Gustav madalyona bakarken anlayışla başını salladı. Kırmızının altında bin katılımcıya kadar çıktıklarına göre, şüphesiz yedekte on kişi vardı.
“Yani kazanmak için bunu on beş dakika boyunca tutmamız gerekiyor, değil mi?” Gustav cevabı bilmesine rağmen seslendi.
“Evet,” diye cevap verdi Aildris.
Bum!
Güçlü bir saldırı duvarların batı tarafına isabet edince barikatın içindeki boşluk şiddetli bir şekilde sarsıldı.
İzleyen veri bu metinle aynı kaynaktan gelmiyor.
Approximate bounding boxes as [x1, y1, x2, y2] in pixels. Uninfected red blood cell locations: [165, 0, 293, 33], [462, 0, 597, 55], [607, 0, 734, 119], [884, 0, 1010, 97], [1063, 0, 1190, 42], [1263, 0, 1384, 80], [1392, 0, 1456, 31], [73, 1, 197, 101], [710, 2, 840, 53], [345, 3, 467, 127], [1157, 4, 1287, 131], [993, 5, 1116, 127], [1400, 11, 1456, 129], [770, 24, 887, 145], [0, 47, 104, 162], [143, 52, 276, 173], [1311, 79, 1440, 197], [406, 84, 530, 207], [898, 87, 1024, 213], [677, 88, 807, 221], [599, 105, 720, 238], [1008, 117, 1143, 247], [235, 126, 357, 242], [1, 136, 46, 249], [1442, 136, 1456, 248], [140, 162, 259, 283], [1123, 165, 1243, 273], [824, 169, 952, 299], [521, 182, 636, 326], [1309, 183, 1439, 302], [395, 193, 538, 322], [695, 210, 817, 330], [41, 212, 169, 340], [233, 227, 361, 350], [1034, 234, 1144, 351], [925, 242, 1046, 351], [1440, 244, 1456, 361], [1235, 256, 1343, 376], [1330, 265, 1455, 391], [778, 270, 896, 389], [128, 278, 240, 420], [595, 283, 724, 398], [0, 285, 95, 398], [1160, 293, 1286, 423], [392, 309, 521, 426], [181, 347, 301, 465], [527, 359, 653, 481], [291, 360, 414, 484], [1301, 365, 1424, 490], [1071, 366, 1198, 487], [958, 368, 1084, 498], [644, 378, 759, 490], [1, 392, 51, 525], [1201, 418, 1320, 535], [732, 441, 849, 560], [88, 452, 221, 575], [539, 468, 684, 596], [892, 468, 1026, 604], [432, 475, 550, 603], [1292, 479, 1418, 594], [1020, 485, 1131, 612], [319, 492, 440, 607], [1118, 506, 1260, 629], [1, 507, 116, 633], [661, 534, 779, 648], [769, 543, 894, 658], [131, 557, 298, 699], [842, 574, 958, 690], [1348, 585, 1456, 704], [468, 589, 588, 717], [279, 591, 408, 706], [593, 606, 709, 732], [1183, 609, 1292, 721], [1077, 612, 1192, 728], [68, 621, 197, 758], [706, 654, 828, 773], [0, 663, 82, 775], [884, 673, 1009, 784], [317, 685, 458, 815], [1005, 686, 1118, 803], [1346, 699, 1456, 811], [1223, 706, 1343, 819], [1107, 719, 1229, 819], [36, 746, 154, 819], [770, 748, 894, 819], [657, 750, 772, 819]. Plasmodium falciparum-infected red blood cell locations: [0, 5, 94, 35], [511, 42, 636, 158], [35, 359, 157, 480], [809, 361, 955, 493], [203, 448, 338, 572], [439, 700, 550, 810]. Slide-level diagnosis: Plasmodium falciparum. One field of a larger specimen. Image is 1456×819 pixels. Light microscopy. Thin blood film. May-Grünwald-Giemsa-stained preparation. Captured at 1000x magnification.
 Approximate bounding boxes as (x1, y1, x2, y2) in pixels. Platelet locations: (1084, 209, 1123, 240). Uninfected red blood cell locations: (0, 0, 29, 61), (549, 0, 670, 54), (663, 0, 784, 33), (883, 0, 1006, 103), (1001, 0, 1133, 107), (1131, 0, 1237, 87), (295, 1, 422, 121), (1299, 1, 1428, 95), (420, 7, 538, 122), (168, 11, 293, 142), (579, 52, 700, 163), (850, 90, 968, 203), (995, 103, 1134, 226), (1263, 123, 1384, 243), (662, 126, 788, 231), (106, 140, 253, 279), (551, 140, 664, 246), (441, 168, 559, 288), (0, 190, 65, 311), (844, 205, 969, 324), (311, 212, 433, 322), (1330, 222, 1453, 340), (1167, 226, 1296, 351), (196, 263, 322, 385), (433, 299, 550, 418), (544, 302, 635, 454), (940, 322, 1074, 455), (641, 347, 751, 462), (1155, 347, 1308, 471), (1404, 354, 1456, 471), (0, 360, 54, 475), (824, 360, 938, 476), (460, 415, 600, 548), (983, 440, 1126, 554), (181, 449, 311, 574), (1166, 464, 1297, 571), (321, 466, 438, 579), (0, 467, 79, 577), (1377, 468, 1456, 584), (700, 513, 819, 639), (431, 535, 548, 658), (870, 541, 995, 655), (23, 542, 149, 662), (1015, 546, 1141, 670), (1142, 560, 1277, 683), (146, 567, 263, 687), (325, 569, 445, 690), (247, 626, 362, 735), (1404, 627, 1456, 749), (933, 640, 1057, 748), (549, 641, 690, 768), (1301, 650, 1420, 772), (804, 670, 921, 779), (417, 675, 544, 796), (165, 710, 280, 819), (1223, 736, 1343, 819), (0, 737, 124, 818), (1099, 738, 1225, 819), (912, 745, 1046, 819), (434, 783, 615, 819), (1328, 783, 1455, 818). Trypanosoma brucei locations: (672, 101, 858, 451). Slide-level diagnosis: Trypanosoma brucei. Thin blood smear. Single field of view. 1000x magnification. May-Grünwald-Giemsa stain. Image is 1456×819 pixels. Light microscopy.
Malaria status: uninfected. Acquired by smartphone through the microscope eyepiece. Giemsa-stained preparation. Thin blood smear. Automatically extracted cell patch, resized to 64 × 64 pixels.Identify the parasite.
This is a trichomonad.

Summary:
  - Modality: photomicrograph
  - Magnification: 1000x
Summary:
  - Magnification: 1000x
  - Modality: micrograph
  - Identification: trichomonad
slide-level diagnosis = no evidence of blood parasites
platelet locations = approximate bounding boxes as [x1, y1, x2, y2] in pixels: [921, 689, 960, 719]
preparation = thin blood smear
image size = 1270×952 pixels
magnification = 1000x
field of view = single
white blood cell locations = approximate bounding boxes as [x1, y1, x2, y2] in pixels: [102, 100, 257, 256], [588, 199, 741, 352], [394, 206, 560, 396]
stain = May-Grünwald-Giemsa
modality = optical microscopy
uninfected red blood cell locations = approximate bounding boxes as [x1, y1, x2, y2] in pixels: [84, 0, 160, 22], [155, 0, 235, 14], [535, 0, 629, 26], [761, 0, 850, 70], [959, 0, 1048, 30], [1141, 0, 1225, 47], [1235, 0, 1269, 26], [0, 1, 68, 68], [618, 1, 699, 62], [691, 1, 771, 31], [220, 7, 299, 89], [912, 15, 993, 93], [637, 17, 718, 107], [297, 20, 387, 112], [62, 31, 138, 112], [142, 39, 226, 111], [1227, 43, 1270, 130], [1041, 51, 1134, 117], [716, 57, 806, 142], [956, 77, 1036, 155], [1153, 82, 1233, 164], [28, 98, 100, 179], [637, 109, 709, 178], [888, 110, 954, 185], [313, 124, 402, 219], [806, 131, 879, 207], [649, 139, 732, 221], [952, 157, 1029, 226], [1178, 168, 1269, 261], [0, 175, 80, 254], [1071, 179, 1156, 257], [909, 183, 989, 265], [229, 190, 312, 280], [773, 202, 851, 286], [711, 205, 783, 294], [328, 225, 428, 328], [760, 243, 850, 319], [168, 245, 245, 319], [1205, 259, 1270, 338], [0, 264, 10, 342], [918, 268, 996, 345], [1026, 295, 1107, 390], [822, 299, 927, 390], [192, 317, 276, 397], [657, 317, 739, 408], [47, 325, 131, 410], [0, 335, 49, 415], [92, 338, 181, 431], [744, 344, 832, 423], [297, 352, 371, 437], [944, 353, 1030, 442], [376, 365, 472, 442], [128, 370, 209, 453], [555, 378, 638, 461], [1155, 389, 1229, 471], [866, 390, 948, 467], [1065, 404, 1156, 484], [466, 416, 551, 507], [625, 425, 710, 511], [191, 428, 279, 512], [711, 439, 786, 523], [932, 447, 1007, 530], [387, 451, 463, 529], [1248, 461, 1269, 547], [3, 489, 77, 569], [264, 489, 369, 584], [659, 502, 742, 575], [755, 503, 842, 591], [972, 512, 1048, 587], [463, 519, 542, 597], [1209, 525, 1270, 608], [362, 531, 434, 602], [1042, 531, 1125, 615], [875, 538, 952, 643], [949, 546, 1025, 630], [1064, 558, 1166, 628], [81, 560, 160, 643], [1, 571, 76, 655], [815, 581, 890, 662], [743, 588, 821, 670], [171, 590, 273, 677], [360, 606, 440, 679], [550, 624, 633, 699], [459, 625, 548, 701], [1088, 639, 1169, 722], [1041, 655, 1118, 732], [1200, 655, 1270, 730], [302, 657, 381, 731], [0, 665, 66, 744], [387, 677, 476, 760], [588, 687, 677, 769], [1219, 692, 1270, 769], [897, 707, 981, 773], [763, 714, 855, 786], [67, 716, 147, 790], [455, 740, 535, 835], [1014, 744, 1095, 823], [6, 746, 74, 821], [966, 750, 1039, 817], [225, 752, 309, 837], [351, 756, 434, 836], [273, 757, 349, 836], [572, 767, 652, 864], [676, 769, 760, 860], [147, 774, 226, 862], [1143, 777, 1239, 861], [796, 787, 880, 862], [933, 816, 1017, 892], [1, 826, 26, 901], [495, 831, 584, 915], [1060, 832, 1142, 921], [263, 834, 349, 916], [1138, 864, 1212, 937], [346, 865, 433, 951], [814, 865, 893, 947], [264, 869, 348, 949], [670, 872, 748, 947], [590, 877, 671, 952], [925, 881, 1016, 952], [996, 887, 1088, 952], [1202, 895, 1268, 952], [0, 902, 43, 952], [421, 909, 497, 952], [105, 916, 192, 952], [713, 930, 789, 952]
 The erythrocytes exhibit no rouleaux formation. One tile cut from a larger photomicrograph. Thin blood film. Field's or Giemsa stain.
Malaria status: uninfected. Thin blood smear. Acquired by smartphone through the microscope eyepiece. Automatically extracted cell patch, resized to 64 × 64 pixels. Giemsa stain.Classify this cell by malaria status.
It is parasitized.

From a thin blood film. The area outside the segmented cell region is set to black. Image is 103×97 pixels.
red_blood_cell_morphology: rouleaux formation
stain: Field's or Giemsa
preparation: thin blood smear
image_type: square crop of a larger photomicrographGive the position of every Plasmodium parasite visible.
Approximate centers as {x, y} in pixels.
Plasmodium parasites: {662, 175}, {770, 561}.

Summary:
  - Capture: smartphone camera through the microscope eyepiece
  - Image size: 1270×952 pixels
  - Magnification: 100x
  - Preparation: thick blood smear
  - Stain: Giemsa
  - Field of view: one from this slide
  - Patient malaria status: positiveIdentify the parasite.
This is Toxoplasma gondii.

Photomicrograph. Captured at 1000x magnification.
Gustav genellikle Iro ipeğinin dayanıklılığına güvenirdi, özellikle de şimdi Ria’nın lav tahkimatı ve Atomik Manipülasyon ile birleştiğinde. Ancak şu anda içeri girmeye çalışan üç farklı renk vardı.
Farklı gezegenlerden gelen üç bin güçlü katılımcı aynı anda saldırıyordu. Bu konuda bir şey yapmazsa aşağı inmesi kaçınılmazdı.
“E.E, bizi oraya gönder,” diye talimat verdi Gustav.
“Ne? Burada kalıp barikatı içten dışa doğru güçlendirmemiz daha iyi olmaz mı?” Ruhz Gezegeni Kaptanı şaşkın bir ses tonuyla konuştu.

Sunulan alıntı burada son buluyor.